WHAT THIS TASK INVOLVES :: The records below are to be transcribed exactly, with the pictures removed.

Content starts

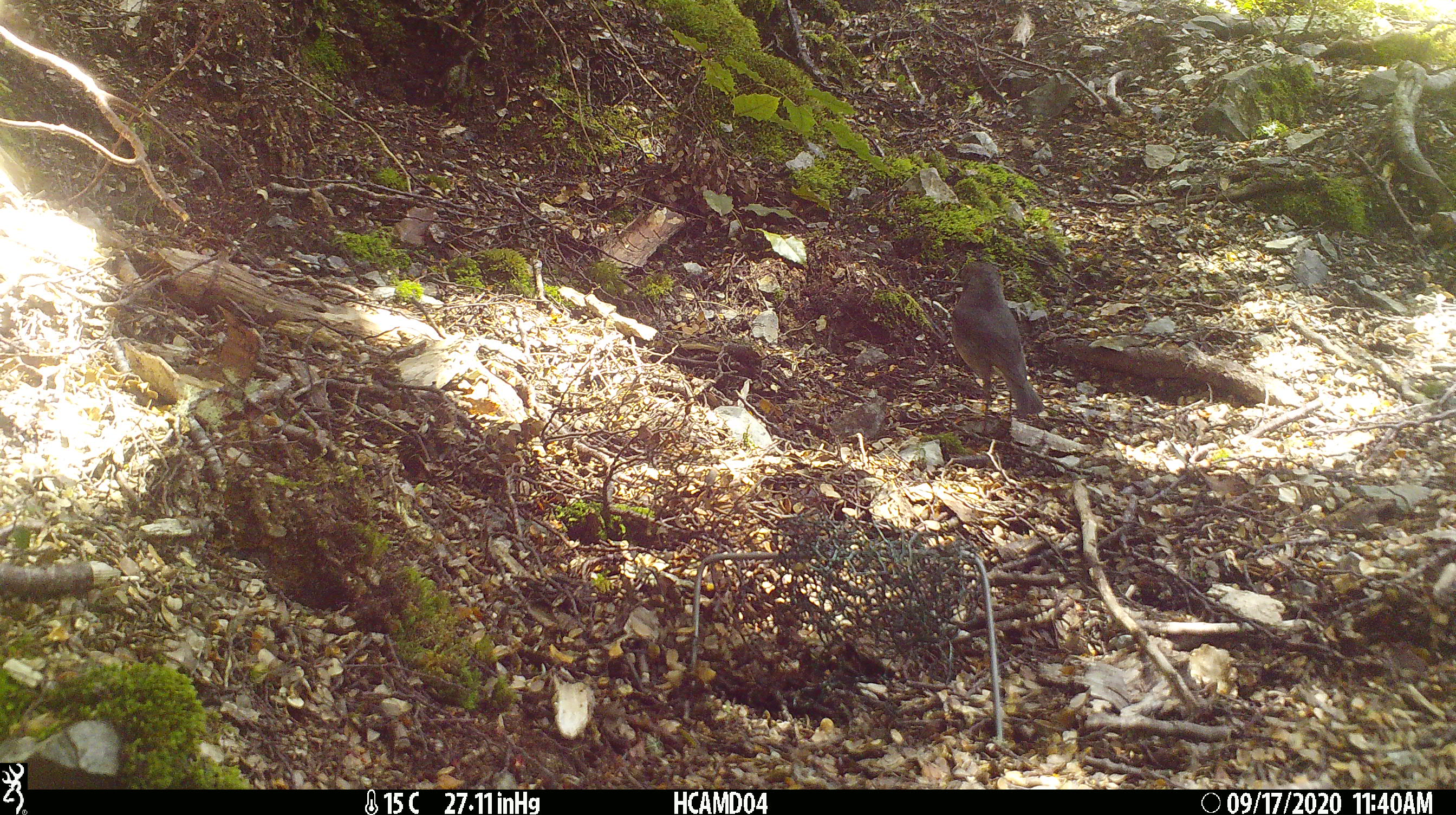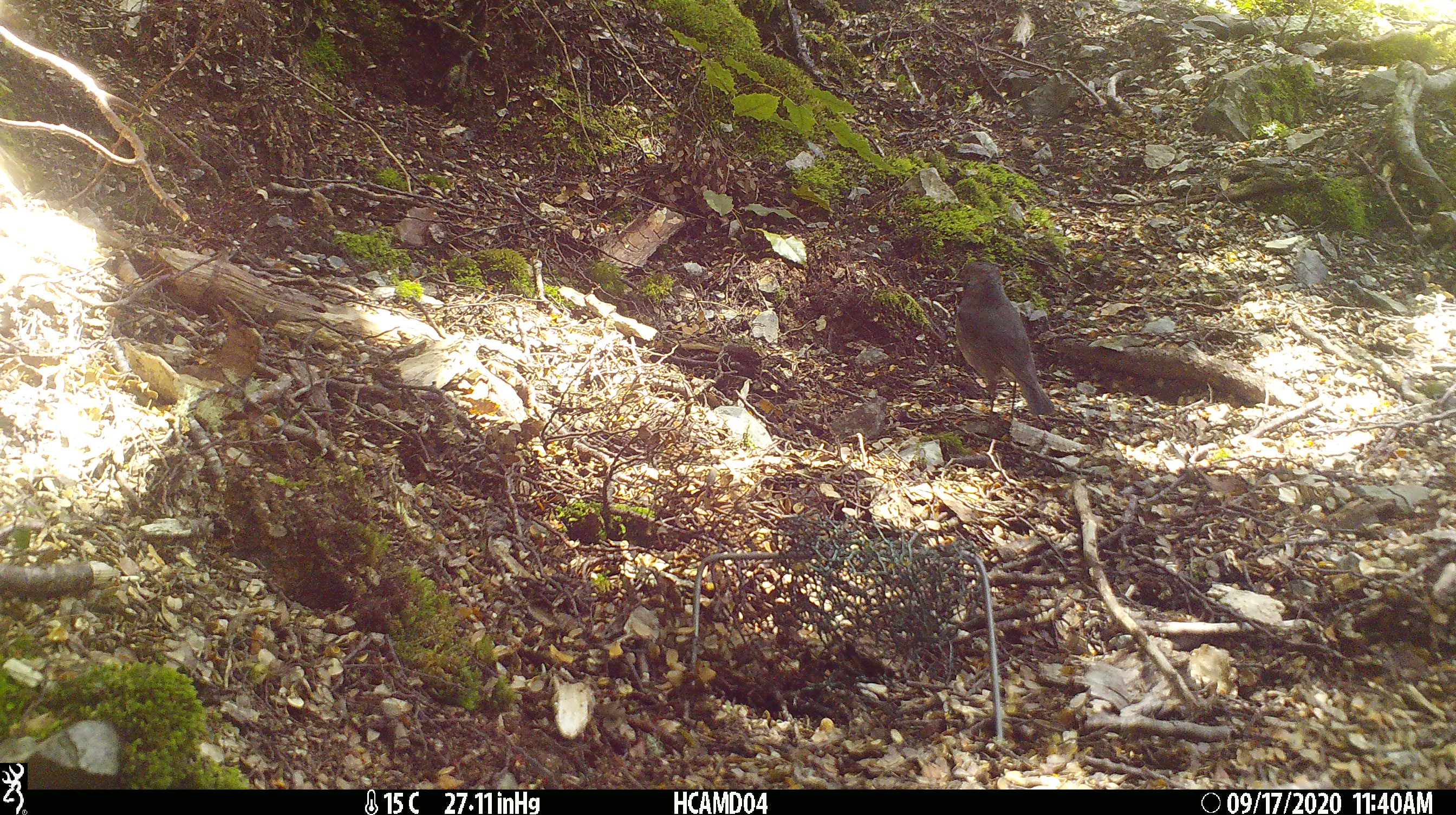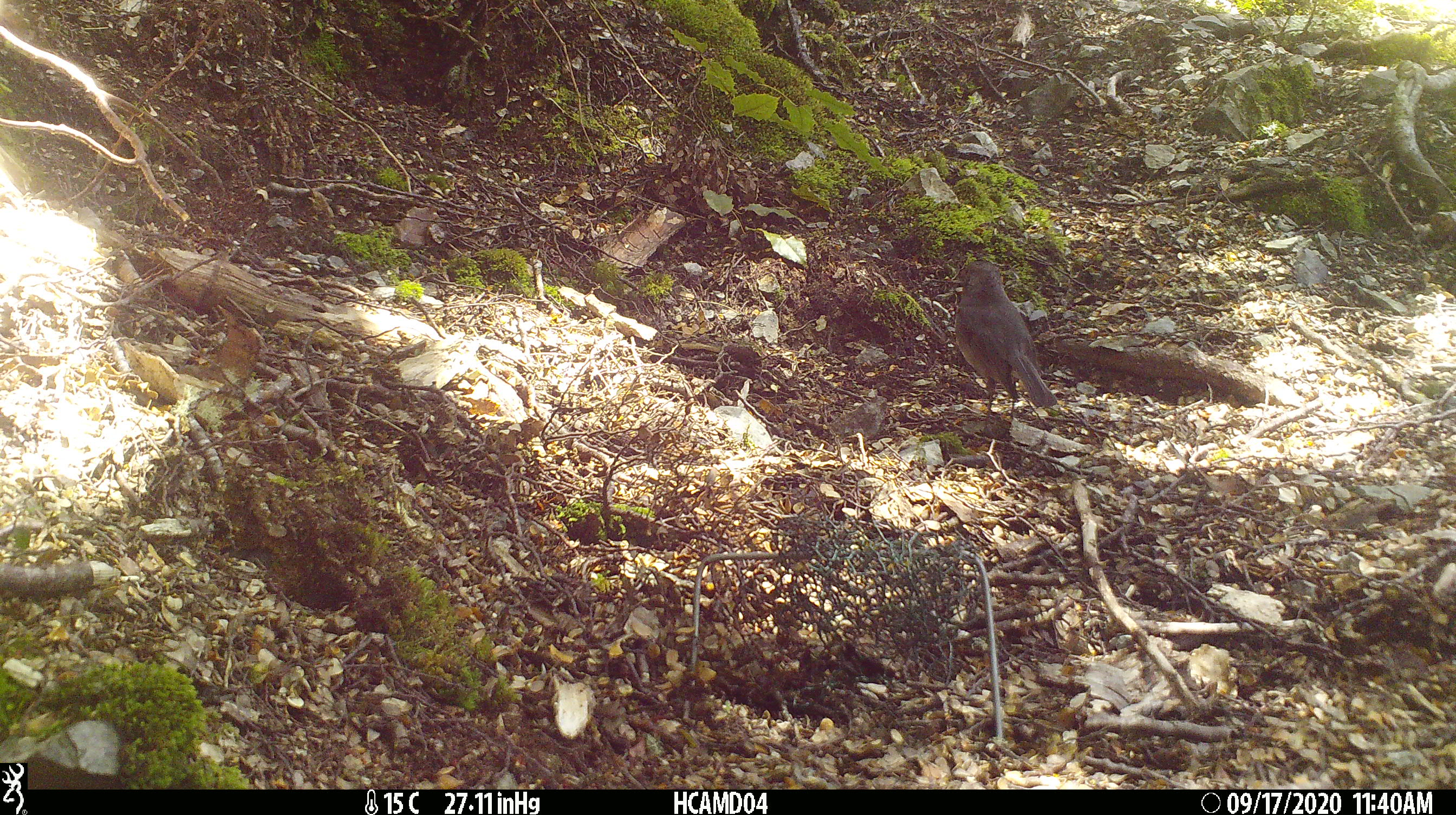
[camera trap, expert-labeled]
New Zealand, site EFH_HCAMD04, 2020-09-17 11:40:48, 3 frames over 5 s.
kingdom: Animalia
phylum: Chordata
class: Aves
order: Passeriformes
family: Petroicidae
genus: Petroica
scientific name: Petroica australis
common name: new zealand robin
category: robin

Content ends

OUTPUT OF THE EXERCISE ::
[camera trap, expert-labeled]
New Zealand, site EFH_HCAMD04, 2020-09-17 11:40:48, 3 frames over 5 s.
kingdom: Animalia
phylum: Chordata
class: Aves
order: Passeriformes
family: Petroicidae
genus: Petroica
scientific name: Petroica australis
common name: new zealand robin
category: robin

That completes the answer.